Tannakian QFT: from spark algebras to quantum groups

TL;DR

This paper develops a nonperturbative framework for constructing Hopf algebras representing categories of line operators in 3D topological quantum field theories, connecting Tannakian formalism with quantum groups and boundary conditions.

Contribution

It introduces a novel nonperturbative method to build Hopf algebras from semi-extended operators in TQFT, applying Tannakian formalism to quantum field theories with new insights into quantum groups.

Findings

Constructed Hopf algebras from spark algebras in 3D TQFTs

Defined R-matrices, ribbon twists, and Drinfeld doubles topologically

Applied framework to finite-group gauge theories and 3d supersymmetric theories

Abstract

We propose a nonperturbative construction of Hopf algebras that represent categories of line operators in topological quantum field theory, in terms of semi-extended operators (spark algebras) on pairs of transverse topological boundary conditions.

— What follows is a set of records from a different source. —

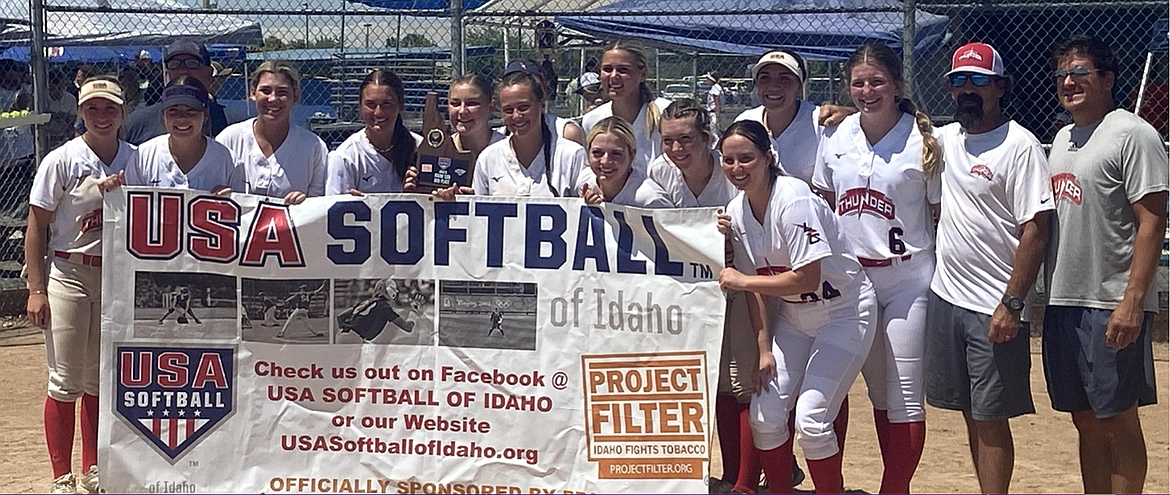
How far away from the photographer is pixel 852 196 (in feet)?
15.9

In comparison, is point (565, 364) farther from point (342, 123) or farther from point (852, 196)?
point (342, 123)

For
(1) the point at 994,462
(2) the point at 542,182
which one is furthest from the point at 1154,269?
(2) the point at 542,182

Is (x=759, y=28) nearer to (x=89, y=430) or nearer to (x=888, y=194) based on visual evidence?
(x=888, y=194)

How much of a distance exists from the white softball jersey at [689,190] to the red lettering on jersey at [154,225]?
1840 millimetres

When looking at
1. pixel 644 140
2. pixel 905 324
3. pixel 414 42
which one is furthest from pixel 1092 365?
pixel 414 42

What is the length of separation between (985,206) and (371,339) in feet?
7.56

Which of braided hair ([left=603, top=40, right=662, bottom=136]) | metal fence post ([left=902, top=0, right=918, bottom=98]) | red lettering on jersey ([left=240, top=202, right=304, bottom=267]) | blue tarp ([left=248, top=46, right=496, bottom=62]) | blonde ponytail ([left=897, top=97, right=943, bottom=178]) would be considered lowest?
red lettering on jersey ([left=240, top=202, right=304, bottom=267])

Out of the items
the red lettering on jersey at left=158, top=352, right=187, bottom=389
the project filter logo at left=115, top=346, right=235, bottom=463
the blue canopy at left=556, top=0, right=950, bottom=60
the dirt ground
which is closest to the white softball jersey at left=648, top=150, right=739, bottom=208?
the dirt ground

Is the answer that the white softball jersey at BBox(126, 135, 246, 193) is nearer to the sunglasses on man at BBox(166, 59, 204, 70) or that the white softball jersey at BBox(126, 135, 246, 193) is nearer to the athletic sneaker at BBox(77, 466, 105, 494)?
the sunglasses on man at BBox(166, 59, 204, 70)

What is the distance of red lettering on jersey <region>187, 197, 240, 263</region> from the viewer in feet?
16.3

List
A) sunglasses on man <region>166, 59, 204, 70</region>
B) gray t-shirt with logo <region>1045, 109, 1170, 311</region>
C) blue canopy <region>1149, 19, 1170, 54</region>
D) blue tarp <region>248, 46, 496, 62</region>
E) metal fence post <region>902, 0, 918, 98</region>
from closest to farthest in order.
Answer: gray t-shirt with logo <region>1045, 109, 1170, 311</region>
sunglasses on man <region>166, 59, 204, 70</region>
metal fence post <region>902, 0, 918, 98</region>
blue canopy <region>1149, 19, 1170, 54</region>
blue tarp <region>248, 46, 496, 62</region>

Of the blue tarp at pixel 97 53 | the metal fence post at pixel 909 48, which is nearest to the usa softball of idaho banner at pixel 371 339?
the metal fence post at pixel 909 48

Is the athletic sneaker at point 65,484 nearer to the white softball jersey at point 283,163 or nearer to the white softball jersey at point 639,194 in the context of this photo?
the white softball jersey at point 283,163

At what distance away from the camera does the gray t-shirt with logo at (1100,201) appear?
446 cm
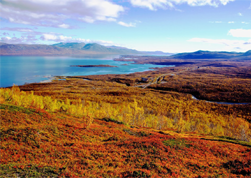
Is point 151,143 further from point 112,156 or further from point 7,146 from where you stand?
point 7,146

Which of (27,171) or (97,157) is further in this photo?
(97,157)

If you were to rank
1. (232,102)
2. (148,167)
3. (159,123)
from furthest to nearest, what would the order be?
(232,102)
(159,123)
(148,167)

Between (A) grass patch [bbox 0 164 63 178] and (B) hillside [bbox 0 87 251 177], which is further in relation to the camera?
(B) hillside [bbox 0 87 251 177]

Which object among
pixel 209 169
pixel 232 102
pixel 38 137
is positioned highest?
pixel 38 137

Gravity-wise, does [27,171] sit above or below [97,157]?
above

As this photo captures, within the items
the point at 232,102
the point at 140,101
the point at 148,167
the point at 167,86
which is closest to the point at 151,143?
the point at 148,167

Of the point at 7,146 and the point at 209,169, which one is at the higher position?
the point at 7,146

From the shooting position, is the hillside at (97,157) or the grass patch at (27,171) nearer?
the grass patch at (27,171)

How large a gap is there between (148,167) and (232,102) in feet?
349

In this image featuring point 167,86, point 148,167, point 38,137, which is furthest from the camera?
point 167,86

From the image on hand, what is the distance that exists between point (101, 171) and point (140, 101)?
7398cm

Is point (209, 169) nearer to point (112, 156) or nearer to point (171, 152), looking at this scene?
point (171, 152)

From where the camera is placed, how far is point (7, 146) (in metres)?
15.3

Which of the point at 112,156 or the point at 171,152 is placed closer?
the point at 112,156
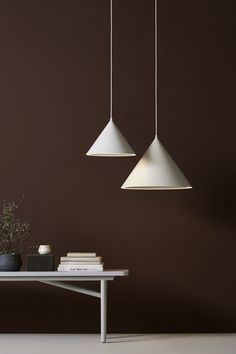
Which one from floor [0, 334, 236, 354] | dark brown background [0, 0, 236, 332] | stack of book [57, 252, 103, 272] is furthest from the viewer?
dark brown background [0, 0, 236, 332]

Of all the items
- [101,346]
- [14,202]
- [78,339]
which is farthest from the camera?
[14,202]

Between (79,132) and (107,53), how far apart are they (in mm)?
618

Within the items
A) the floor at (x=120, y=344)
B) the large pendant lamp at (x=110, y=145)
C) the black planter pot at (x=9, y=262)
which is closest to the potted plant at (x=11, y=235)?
the black planter pot at (x=9, y=262)

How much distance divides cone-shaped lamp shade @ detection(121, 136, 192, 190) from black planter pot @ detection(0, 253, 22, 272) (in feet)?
2.83

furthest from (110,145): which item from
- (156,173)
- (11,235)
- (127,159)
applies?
(11,235)

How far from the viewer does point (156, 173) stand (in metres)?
5.14

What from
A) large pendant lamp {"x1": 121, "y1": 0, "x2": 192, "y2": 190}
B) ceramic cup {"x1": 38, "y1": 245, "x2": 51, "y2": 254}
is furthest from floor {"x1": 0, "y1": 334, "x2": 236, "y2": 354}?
large pendant lamp {"x1": 121, "y1": 0, "x2": 192, "y2": 190}

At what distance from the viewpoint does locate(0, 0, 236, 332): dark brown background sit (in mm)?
5758

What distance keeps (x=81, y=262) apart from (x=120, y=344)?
581 mm

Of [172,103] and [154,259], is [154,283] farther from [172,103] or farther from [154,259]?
[172,103]

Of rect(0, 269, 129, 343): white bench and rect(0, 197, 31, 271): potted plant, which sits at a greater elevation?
A: rect(0, 197, 31, 271): potted plant

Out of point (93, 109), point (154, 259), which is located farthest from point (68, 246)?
point (93, 109)

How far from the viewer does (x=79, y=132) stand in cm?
584

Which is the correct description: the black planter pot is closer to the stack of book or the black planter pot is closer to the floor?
the stack of book
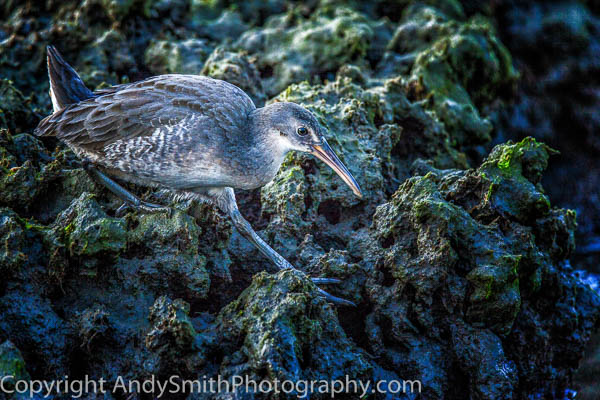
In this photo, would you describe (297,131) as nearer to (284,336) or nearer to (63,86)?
(284,336)

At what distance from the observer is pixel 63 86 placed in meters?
5.50

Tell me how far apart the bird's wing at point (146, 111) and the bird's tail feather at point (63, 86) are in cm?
20

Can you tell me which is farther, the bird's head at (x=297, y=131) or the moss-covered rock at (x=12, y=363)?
the bird's head at (x=297, y=131)

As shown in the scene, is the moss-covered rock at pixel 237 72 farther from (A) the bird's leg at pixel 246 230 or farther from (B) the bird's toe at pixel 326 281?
(B) the bird's toe at pixel 326 281

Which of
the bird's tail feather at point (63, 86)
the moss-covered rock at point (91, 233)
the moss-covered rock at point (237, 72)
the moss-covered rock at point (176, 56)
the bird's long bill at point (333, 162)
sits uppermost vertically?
the moss-covered rock at point (176, 56)

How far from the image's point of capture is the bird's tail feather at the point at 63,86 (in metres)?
5.47

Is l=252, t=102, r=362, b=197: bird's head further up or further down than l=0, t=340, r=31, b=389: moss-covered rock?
further up

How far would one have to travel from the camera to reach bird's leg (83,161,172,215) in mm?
4863

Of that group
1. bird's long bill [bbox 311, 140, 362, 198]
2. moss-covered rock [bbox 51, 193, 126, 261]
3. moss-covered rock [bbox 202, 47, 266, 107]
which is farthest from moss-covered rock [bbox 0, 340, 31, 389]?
moss-covered rock [bbox 202, 47, 266, 107]

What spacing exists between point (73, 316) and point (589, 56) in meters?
9.62

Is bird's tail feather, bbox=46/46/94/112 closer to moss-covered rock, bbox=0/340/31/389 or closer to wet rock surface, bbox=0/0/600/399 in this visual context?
wet rock surface, bbox=0/0/600/399

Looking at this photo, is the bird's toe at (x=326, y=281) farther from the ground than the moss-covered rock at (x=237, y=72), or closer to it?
closer to it

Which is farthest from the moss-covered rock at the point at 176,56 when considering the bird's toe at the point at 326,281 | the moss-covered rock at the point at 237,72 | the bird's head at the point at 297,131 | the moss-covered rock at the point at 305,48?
the bird's toe at the point at 326,281

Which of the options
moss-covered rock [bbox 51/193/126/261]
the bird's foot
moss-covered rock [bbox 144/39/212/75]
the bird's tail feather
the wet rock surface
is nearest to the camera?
the wet rock surface
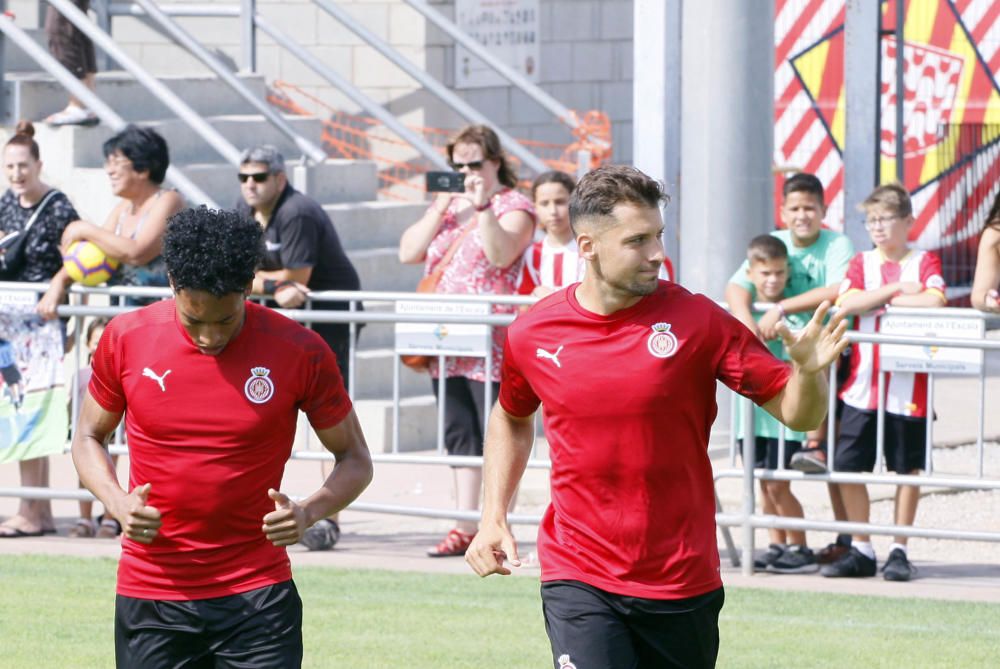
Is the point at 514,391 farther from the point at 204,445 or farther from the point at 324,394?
the point at 204,445

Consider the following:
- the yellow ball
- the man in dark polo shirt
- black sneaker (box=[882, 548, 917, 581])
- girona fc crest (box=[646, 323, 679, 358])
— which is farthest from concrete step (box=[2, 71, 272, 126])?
girona fc crest (box=[646, 323, 679, 358])

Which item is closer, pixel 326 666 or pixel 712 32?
pixel 326 666

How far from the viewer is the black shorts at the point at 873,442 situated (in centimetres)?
872

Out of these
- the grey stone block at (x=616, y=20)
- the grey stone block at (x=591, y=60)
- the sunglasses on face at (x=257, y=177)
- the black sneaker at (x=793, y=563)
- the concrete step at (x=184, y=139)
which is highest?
the grey stone block at (x=616, y=20)

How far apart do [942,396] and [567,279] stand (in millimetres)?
6127

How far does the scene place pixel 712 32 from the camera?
412 inches

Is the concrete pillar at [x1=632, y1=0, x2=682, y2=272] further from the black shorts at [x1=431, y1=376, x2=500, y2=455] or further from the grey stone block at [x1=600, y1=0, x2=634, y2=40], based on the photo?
the grey stone block at [x1=600, y1=0, x2=634, y2=40]

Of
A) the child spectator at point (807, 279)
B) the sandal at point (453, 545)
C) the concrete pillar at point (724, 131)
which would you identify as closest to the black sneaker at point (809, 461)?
the child spectator at point (807, 279)

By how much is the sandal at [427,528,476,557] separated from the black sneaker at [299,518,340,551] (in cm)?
48

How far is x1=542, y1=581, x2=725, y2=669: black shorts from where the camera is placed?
4.76 meters

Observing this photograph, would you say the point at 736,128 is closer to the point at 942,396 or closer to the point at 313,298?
the point at 313,298

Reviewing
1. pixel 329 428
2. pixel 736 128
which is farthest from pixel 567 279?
pixel 329 428

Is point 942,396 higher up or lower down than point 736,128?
lower down

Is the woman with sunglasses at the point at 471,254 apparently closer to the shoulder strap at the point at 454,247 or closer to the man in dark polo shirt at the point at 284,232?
the shoulder strap at the point at 454,247
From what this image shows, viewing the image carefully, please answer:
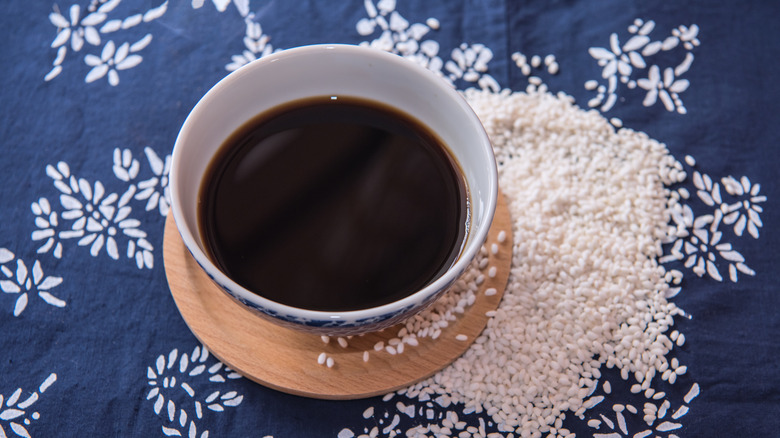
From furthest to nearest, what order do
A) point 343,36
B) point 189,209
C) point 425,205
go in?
point 343,36
point 425,205
point 189,209

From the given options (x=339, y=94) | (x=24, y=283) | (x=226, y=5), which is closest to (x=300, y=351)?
(x=339, y=94)

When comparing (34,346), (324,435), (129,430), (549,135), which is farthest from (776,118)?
(34,346)

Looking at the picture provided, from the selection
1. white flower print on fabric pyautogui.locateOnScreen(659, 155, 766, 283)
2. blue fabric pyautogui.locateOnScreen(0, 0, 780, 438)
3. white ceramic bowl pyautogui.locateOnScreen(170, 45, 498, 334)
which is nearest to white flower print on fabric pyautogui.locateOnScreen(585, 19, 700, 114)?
blue fabric pyautogui.locateOnScreen(0, 0, 780, 438)

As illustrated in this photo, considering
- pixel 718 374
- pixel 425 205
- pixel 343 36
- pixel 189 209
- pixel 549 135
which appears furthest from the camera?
pixel 343 36

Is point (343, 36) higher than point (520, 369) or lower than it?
higher

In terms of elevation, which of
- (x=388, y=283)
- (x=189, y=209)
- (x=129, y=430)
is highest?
(x=189, y=209)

The construction is a direct implementation of Tannakian formalism in QFT. Focusing on d=3 dimensional theories, we find topological definitions of R-matrices, ribbon twists, and the Drinfeld double construction for generalized quantum groups. We illustrate our construction in finite-group gauge theory, and apply it to obtain new results for B-twisted 3d $\mathcal{N}=4$ gauge theories, a.k.a. equivariant Rozansky-Witten theory, or supergroup BF theory (including ordinary BF theory with compact gauge group). We reformulate our construction mathematically in terms of abelian and dg tensor categories, and discuss connections with Koszul duality.